Jak dla mnie, w porz
ą
dku!
Fine by me!” Czarny said. “You know this stinks, right?”


Stinks
is too nice a word,” Kaczor replied. “So we do this carefully. We go in. We take a peek. And if this is a real shooting war and not some diplomatic clusterfuck, we bug out and wait for backup. Okay?”

Czarny waggled the wings of his MiG-29 in emphatic agreement. “Copy that—”

BEEP-BEEP-BEEP.

For a split second, Kaczor froze in horror. Then his eyes flashed to the readout from his radar warning receiver. They were being painted by Irbis-E phased-array radars—the kind of radar system carried by Russia's ultra-advanced Su-35 fighters. That was bad. Very bad. What made it worse was realizing that the Su-35s were already
behind
them. And they were well within missile range.

“Break! Break! Break!” he screamed into the radio.

Captain Marek Kaczor threw his MiG-29 into a radical, high-G diving turn while simultaneously punching out chaff and flares to decoy radar-guided and heat-seeking missiles.

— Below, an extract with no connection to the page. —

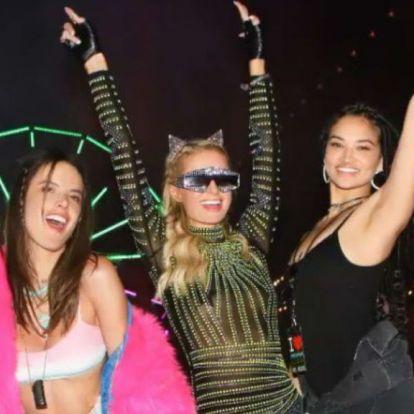 Paris Hilton úgy éli a Coachellát, mintha még mindig 2006 lenne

Deceived by the chaff blooms or thrown out of lock by his wild maneuvering, three long-range R-77E missiles streaked past his canopy and vanished. But three more got close enough for their laser proximity fuses to detonate. Lacerated by dozens of hits from razor-edged shrapnel, the Fulcrum tumbled out of control and then blew up. Burning fuel and fragments drifted north on the prevailing wind.

Milosz Czarny's MiG-29 died the same way seconds later.

Against an ordinary opponent in a stand-up fight, the evasive tactics adopted by Kaczor and his wingman might have worked—or at least bought him enough time to retaliate. Unfortunately for the Poles, this was not a stand-up fight. This was a brutal and thoroughly effective ambush.

Alerted by Zelin's Su-34s, the Russian Su-35s had swung wide to the north and then turned back southwest, darting just above trees, buildings, and power lines to come up undetected behind the Polish fighters. Once in position, they climbed fast, acquired the Poles on their radar, and fired six Mach 4+ R-77E radar-guided missiles, known to NATO as AA-12 Adders, at each Fulcrum.

The two Polish pilots never had a chance.